Spotting mental health issues early. Super important. Stops bad things from happening

That Slenderman Stabbing case? What a warning. Shows what happens when kids’ mental health problems get ignored. Passed off as just quirks. Or attention-seeking. Morgan’s super bad schizophrenia. Clear since she was tiny. Hallucinations. Weird stuff. Dangerously missed. Her family didn’t get how mental illness runs in families. Paved the way for disaster. Add the constant bullying. Plus, this dark online world that told her all her demons were real? Devastating. And another thing: we gotta get better at seeing the signs. Offering help. Acting fast. Not just to stop future horrors. But saving kids. From themselves. And from each other.

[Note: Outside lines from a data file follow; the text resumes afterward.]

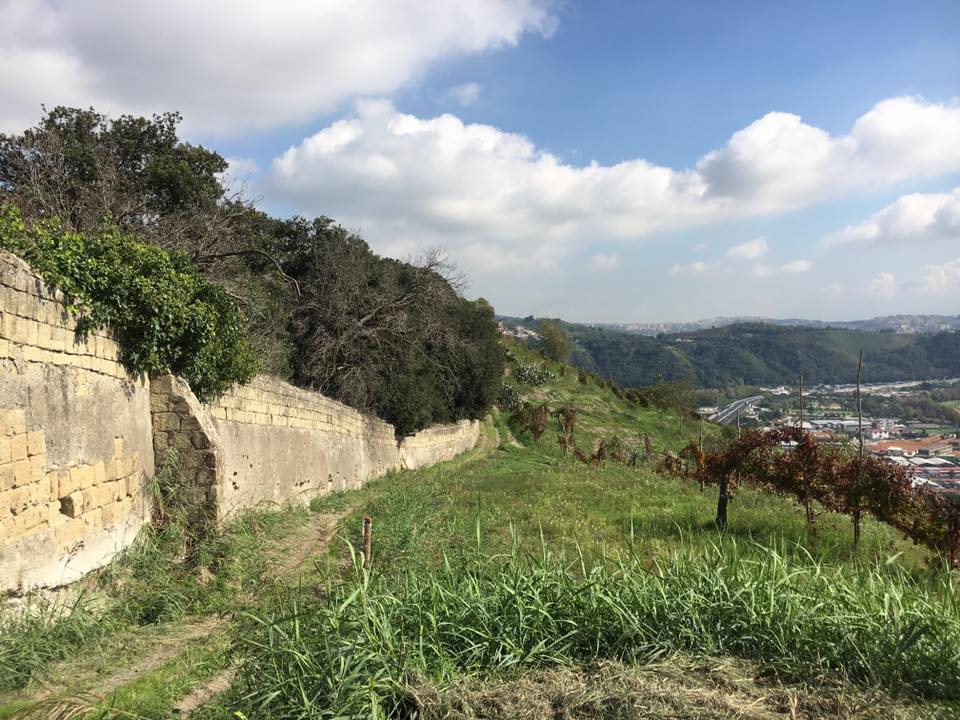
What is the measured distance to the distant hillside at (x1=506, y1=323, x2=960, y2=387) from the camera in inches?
3782

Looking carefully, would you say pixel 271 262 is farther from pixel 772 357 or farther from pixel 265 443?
pixel 772 357

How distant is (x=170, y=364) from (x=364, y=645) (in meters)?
5.31

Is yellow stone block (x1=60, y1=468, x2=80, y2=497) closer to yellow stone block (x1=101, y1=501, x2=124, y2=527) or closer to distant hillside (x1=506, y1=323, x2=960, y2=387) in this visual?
yellow stone block (x1=101, y1=501, x2=124, y2=527)

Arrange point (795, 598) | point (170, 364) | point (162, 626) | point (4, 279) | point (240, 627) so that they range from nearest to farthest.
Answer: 1. point (795, 598)
2. point (240, 627)
3. point (4, 279)
4. point (162, 626)
5. point (170, 364)

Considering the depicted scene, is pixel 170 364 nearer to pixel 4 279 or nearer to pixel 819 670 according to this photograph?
pixel 4 279

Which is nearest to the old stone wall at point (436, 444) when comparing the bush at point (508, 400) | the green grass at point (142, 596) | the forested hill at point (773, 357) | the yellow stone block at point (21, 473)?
the bush at point (508, 400)

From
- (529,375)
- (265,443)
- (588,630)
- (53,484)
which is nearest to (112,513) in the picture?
(53,484)

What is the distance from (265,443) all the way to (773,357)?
12427 cm

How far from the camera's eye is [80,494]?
5.51 meters

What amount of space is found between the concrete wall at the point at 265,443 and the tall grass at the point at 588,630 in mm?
3714

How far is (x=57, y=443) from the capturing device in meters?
5.28

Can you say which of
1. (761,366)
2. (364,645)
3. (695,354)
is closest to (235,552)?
(364,645)

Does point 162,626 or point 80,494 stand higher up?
point 80,494

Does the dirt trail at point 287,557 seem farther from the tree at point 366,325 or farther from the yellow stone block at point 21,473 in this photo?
the tree at point 366,325
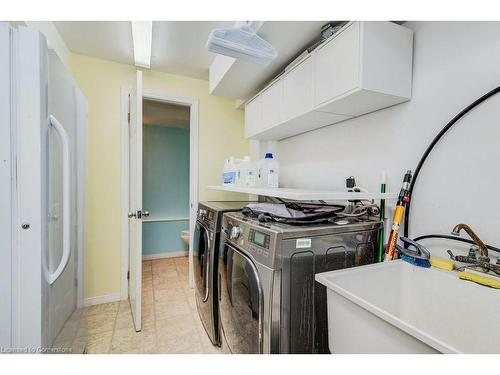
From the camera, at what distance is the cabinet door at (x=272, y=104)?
183 centimetres

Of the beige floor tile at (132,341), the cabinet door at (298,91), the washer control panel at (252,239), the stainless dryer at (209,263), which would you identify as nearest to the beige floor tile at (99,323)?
the beige floor tile at (132,341)

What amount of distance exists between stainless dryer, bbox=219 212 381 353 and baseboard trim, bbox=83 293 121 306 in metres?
1.89

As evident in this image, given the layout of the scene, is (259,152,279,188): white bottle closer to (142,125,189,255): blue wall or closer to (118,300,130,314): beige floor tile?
(118,300,130,314): beige floor tile

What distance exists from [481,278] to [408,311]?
1.09 ft

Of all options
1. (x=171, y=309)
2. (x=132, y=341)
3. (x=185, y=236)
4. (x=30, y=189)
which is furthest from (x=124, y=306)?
(x=30, y=189)

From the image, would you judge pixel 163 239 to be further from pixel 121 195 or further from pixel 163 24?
pixel 163 24

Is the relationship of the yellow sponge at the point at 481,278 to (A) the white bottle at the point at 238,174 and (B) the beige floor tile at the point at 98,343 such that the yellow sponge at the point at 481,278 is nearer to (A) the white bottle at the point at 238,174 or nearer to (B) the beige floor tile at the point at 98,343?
(A) the white bottle at the point at 238,174

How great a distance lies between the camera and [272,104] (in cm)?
193

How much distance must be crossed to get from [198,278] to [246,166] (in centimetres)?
102

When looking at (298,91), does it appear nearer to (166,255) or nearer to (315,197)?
(315,197)

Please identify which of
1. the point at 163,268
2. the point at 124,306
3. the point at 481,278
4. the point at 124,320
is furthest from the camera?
the point at 163,268
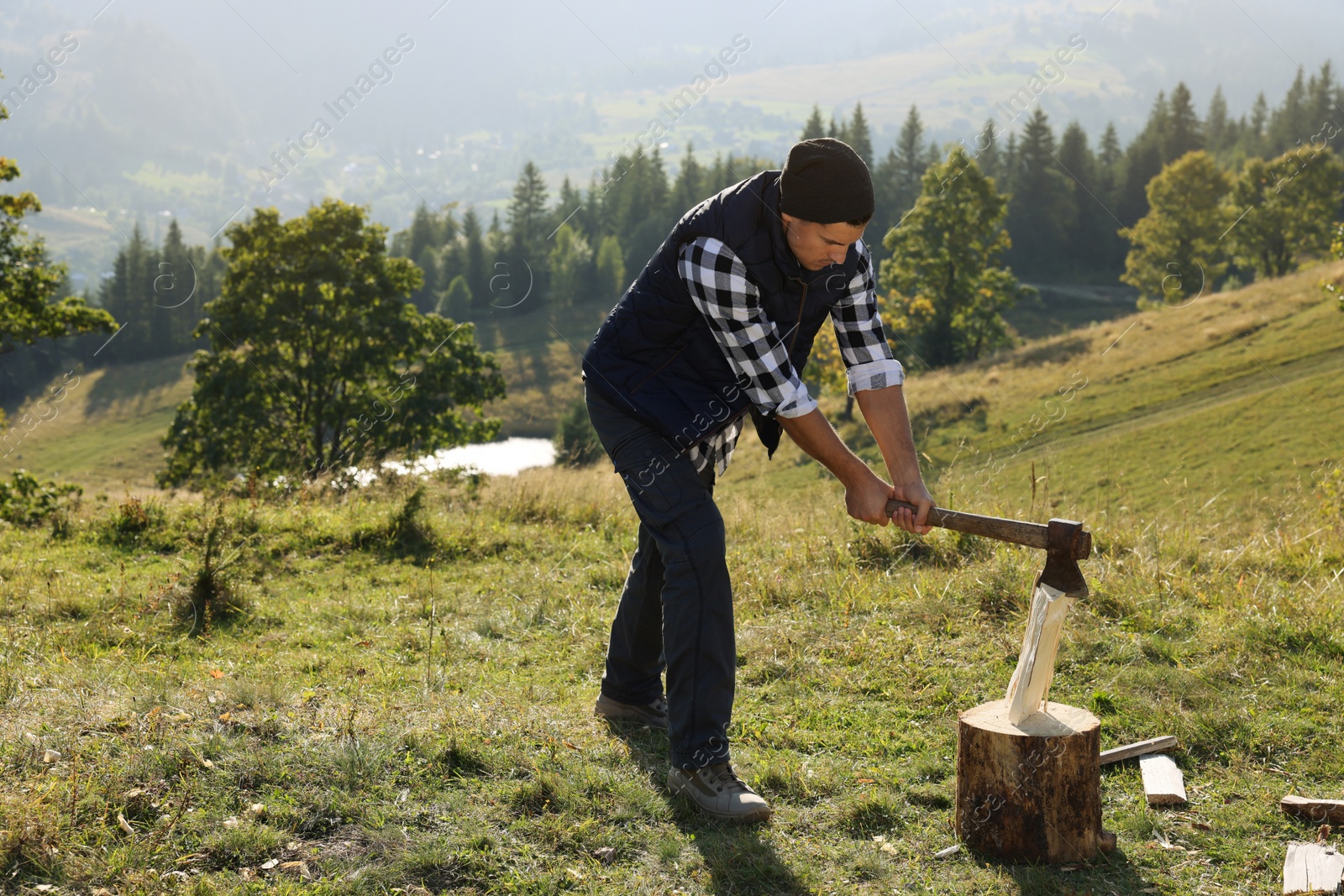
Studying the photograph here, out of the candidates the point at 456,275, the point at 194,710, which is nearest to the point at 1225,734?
the point at 194,710

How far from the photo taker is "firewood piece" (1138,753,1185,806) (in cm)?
385

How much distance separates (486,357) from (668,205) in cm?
6948

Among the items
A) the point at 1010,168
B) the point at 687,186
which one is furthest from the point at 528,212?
the point at 1010,168

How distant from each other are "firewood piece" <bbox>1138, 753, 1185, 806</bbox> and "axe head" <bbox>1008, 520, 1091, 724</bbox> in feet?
2.37

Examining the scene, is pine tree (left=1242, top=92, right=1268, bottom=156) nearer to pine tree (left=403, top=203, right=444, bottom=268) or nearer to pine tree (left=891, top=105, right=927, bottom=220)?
pine tree (left=891, top=105, right=927, bottom=220)

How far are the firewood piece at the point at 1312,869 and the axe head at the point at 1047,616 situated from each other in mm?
915

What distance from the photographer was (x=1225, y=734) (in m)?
4.39

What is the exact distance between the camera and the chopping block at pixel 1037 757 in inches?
133

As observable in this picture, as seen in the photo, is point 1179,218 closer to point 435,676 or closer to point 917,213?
point 917,213

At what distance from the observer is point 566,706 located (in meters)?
4.77

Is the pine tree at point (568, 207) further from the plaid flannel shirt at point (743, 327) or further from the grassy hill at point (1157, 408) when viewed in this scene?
the plaid flannel shirt at point (743, 327)

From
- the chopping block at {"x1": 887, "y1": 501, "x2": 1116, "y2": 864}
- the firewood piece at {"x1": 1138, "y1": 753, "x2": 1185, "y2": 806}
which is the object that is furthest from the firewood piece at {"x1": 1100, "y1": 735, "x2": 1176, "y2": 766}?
the chopping block at {"x1": 887, "y1": 501, "x2": 1116, "y2": 864}

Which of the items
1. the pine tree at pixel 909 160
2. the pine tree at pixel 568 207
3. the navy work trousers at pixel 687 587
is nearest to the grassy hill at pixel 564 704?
the navy work trousers at pixel 687 587

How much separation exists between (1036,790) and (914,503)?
3.54 ft
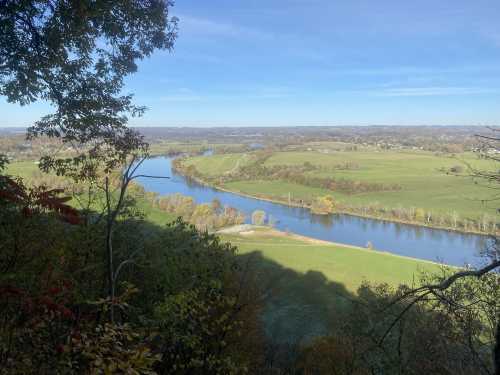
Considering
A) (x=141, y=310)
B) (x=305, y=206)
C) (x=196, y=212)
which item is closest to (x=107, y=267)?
(x=141, y=310)

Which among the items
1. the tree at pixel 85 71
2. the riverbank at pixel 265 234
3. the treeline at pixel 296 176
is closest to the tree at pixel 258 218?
the riverbank at pixel 265 234

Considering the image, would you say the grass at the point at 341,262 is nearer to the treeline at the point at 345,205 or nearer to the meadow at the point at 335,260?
the meadow at the point at 335,260

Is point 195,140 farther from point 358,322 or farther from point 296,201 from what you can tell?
point 358,322

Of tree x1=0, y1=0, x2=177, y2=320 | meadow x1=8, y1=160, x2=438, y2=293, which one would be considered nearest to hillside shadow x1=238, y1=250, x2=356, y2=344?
meadow x1=8, y1=160, x2=438, y2=293

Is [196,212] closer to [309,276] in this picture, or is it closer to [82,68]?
[309,276]

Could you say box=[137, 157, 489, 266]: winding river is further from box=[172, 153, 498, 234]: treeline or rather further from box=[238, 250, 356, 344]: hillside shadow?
box=[238, 250, 356, 344]: hillside shadow

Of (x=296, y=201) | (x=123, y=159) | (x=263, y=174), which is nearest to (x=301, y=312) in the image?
(x=123, y=159)

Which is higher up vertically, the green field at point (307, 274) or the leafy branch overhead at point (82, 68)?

Frequently Asked Questions

Q: So, how old were the girls in this whole Slenderman Stabbing mess?
A: All three of ’em. Payton, the victim. And Morgan and Anissa, the ones who did it. Just 12 years old. All of them.

Q: Why’d they do the Slenderman Stabbing, though? What was the big reason?
A: They thought if they stabbed Payton, they’d become Slenderman’s ‘proxies’. Make him happy. Keep their own families safe from him. Crazy, I know.

Q: Payton, the victim. Is she okay after the long Slenderman Stabbing recovery?
A: She lived, somehow, after 19 stab wounds. A miracle. Went through a ton, physically and emotionally. Got scars, yeah. And trauma. But she’s said publicly she’s moved on. Found strength. Lives a quiet life now. Stays out of the public eye. Definitely pulling through.